The Art of the ‘Embarrassing’ Launch: Why Perfection is the Enemy of Good Enough
“If you’re not embarrassed by the first version of your product, you’ve launched too late.”
This quote by Reid Hoffman, co-founder of LinkedIn, is often cited as gospel in the startup world, yet it is also widely misunderstood. It serves as both inspiration and a stark warning to aspiring entrepreneurs. But what does it mean in practice, and how should one apply it when starting up?
The Attraction of the Minimum Viable Product (MVP)
The concept of the Minimum Viable Product (MVP) – I prefer to use the term Minimum Loveable Product (MLP) – has been spoken about far and wide. The idea is simple: get a working, ‘good enough’ version of your product or service into the market as quickly as possible. The aim isn’t perfection, but speed and adaptability. Focusing on launching a Minimum Loveable Product adds another layer to the MVP concept, emphasising that products should not “just be viable” but also have an appealing aspect to customers from the get-go. If you’re a chef, you’d never just serve a ‘viable’ dish!
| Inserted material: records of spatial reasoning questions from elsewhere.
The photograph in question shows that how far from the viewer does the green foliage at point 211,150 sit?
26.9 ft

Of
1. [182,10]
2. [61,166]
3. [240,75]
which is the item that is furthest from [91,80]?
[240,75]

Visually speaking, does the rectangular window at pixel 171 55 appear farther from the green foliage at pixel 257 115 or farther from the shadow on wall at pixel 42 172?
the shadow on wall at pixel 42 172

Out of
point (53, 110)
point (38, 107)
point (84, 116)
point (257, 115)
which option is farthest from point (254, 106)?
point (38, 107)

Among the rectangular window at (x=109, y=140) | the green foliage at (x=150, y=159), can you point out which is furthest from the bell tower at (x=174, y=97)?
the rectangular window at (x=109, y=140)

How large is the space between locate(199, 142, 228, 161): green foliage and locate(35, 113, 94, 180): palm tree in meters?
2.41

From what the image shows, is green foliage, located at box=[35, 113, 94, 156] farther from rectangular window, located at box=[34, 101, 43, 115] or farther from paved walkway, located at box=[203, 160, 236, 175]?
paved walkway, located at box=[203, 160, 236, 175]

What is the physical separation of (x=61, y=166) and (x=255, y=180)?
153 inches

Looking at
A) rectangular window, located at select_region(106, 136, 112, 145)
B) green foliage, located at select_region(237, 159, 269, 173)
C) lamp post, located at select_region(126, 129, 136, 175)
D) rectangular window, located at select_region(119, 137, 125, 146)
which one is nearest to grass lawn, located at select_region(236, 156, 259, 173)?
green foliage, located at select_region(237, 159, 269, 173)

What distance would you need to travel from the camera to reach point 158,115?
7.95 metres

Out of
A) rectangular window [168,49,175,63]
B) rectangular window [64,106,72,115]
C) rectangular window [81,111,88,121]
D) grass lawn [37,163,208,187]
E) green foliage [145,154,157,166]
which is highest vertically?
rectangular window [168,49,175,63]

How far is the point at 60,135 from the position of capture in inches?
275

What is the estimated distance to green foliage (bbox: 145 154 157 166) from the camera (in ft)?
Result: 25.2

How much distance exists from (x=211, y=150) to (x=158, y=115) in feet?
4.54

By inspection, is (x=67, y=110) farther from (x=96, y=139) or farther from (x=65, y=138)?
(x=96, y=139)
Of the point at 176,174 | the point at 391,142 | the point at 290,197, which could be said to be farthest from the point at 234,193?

Launching an MLP allows you to start collecting real-world data and feedback, invaluable for refining your product offering. In today’s fast-paced digital landscape, this agility can mean the difference between success and failure. But what about industries or services where the stakes are high and rushing something could cause more harm than good?
When ‘Just Launch It’ Isn’t Enough
Imagine you’re in the business of building something complex, like a boating ecommerce or online gaming product. Or think about healthcare tech, aviation tech, or fintech. In such domains, releasing an ’embarrassing’ first version can have significant consequences, including damaging your brand’s reputation, legal repercussions, or even jeopardising safety.
The commonality among these sectors is regulation. Thorough testing and quality assurance is critical. In these cases, the Reid Hoffman quote might be a bit too aggressive and risky, however one shouldn’t use this as an excuse to slow down!
Striking a Balance
This brings us to a philosophical point: balance. Striving for a perfect launch can lead to analysis paralysis. On the other hand, rushing to market without adequate preparation can result in avoidable mistakes that may haunt your brand for years. The trick is to find a middle ground.
An approach that I’ve found to be useful (I think this is the second plug of one of my previous articles!!) is the “Go Slow with Effort to Go Faster Effortlessly“ methodology. This strategy encourages taking the necessary time to lay a solid foundation but also recognises the value of a calculated, albeit not flawless, initial launch.
Practical Steps to Implement
- Market Research: Before anything, know your market and your competitors. Can you offer something new or better? Definitely, doesn’t have to be disruptive.
- Legal & Regulatory Checklist: If you’re in a regulated industry, make sure all your Ts are crossed and Is are dotted.
- Test, Test, Test: Whether it’s a beta launch or a friends-and-family round, testing is crucial. Collect data, adjust, and test again.
- Feedback Loop: Once you launch the MLP, ensure you have tools in place for gathering and analysing customer feedback efficiently.
- Iterate: You’ve launched. Congrats! Now get back to work. Use the data and insights you’ve gathered to test, learn, refine and improve. Rinse, repeat!
Reid Hoffman’s quote is a compelling call to action for many entrepreneurs, including myself, but take it with a pinch of salt. It’s a brilliant rule of thumb for most, but just that – a rule of thumb. Tailor your approach to the needs of your industry, the expectations of your customers, and the regulatory landscape you operate in.
After all, the first step is just that – a step. It’s what you do afterwards, how you adapt and evolve, that truly defines your journey.
PS. thanks to Voltaire’s wisdom for his quote “Le mieux est l’ennemi du bien,” aka “Perfection is the Enemy of Good”.